Abortion and the cognitively impaired mother

It will be interesting to watch the reception of a recent Court of Protection case, as yet unreported, in which a woman with profound learning difficulties was found to have capacity to decide not to terminate her pregnancy.

As so often, the case decided nothing new. But it is a timely reminder of the trite but often overlooked principle that capacity is not an all or nothing thing. The question: ‘Does she have capacity?’ is always dangerously incomplete. The correct question is always ‘Does she have capacity to decide X?’

There was no doubt that she did not have capacity to manage many aspects of her affairs. She was in the bottom 1% of the population so far as intellectual function was concerned. Deputies were appropriately appointed. But, so far as the continuation of her pregnancy was concerned, so what?

It was decided as a matter of fact that she had capacity to decide whether or not to continue with, or to terminate, the pregnancy. And that meant that the Court of Protection had no jurisdiction to decide the matter. No best interests determination could lawfully be made.

In fact, said the court, the evidence from experts and the family was to the effect that continuation of the pregnancy would be in her best interests, but that, of course, was wholly academic. The way it is often put is that someone with capacity can lawfully make a decision in relation to their own life which is contrary to her ‘objective’ best interests.
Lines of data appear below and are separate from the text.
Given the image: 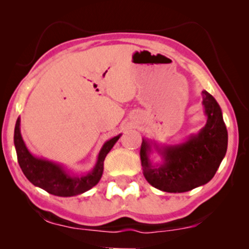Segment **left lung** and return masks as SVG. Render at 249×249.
I'll list each match as a JSON object with an SVG mask.
<instances>
[{
  "instance_id": "left-lung-1",
  "label": "left lung",
  "mask_w": 249,
  "mask_h": 249,
  "mask_svg": "<svg viewBox=\"0 0 249 249\" xmlns=\"http://www.w3.org/2000/svg\"><path fill=\"white\" fill-rule=\"evenodd\" d=\"M206 124L188 138L173 144H159L142 138V168L153 187L166 193H185L205 185L213 178L226 156L228 131L219 103L206 90L202 91ZM161 158L154 162L150 155Z\"/></svg>"
}]
</instances>
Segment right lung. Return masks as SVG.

I’d prefer to say (since autonomy is an essential element of best interests, rather than something divorced from them) that the decision of a capacitous adult is definitive of her best interests.

The evidence about capacity seems to have been clear. And yet, since the judge, Hedley J, is Christian, some will no doubt mutter that his decision was motivated by a distaste for abortion. I have no idea of his personal view on abortion, but such mutterings would be very unfair. As well as being unfair on the facts of the case, the judge has a track record of impeccable objectivity.

But anyway, shouldn’t everyone have some sort of distaste for abortion? It’s no part of the responsible pro-choice case that abortions should be done blithely. We can discuss whether or not abortion is an evil, and, if it is, the metaphysical language in which to describe the evil, and, if it is an evil, whether or not it is a necessary evil. But no one serious pretends that having an abortion is like having a cup of tea.

Maternal autonomy is rightly at the centre of pro-choice arguments. No respecter of autonomy would like to think of this woman being forcibly anaesthetized and her pregnancy being terminated. If she really didn’t have the cognitive hardware necessary to understand what was at stake in pregnancy, and there were good evidence that continuation of pregnancy would not be in her best interests, then (subject to arguments about the Article 2 rights of the fetus), that might be different. But the physical and psychiatric insults necessarily involved in the forcible termination of pregnancy would not be easily outweighed by the insults necessarily involved in bringing the pregnancy to term.

Best interests determinations may have a long perspective, though. Suppose the evidence were that the woman, although able to decide to continue with the pregnancy, would not be able to care for the child, and that ultimately it would not be in the child’s best interests to be looked after by the woman. Then it might be said that one should factor into the determination of the best interests of the woman (in relation to the continuation of the pregnancy), the trauma caused by the inevitable removal of the child.

But here we are swimming in some very murky ethical and legal waters. Public policy prevents a child from coming to court and saying: ‘Were better my mother had not borne me.’: see McKay v Essex Area Health Authority [1982] QB 1166. A child, in other words, cannot legally unwish itself; cannot say that it would have been in its best interests to have been aborted. If that submission cannot be heard, can one logically, in performing the algebra of the mother’s own best interests determination, consider the child’s best interests at all?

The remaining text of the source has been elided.